→ **Exercise**
Every line from the line containing "What is the" through the final line below is to be repeated exactly; no other line is.
* begin Extracted information *
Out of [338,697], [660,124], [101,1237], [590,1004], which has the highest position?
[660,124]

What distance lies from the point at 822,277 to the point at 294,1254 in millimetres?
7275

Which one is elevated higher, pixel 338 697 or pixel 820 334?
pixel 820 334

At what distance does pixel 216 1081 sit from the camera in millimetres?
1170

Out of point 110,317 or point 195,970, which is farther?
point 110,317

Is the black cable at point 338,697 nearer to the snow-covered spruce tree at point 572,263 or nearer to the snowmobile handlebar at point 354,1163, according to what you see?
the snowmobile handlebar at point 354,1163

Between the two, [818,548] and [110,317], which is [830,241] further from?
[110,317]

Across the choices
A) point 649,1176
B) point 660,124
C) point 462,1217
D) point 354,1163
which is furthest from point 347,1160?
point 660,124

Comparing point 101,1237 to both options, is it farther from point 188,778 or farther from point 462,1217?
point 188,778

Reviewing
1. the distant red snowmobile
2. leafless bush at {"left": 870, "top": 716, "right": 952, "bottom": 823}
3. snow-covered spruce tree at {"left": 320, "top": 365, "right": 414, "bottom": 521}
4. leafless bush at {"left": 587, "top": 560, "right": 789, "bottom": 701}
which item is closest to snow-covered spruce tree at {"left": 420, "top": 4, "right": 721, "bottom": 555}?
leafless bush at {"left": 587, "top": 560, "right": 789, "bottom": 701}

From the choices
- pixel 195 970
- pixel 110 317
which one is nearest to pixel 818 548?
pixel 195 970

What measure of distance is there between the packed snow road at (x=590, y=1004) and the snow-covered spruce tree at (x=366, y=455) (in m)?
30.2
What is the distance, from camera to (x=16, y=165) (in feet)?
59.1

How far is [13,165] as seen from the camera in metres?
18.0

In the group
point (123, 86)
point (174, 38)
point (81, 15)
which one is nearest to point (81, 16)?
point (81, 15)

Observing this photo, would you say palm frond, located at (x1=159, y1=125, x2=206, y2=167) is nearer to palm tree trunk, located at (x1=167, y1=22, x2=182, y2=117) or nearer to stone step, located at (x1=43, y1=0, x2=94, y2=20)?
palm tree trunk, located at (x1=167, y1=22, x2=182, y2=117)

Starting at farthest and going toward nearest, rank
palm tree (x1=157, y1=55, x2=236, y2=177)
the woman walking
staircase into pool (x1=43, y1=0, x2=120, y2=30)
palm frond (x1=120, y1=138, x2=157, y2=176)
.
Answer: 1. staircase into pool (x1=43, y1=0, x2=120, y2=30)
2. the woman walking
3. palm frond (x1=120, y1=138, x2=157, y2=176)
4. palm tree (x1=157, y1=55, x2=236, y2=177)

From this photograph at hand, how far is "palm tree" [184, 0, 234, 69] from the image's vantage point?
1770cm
* end Extracted information *
→ **Reply to the task**
What is the distance, from camera to (x=16, y=165) (in feet)?
59.1

How far is [13,165] as seen from the camera in metres?
18.0

In the group
point (123, 86)
point (174, 38)
point (81, 15)
which one is nearest to point (81, 16)?
point (81, 15)

Observing this photo, would you say palm frond, located at (x1=159, y1=125, x2=206, y2=167) is nearer to palm tree trunk, located at (x1=167, y1=22, x2=182, y2=117) or nearer to stone step, located at (x1=43, y1=0, x2=94, y2=20)?
palm tree trunk, located at (x1=167, y1=22, x2=182, y2=117)

Starting at farthest and going toward nearest, rank
palm tree (x1=157, y1=55, x2=236, y2=177)
the woman walking
staircase into pool (x1=43, y1=0, x2=120, y2=30)
palm frond (x1=120, y1=138, x2=157, y2=176)
.
Answer: 1. staircase into pool (x1=43, y1=0, x2=120, y2=30)
2. the woman walking
3. palm frond (x1=120, y1=138, x2=157, y2=176)
4. palm tree (x1=157, y1=55, x2=236, y2=177)

From this photograph at hand, how far is "palm tree" [184, 0, 234, 69] from the image's vantage point?
1770cm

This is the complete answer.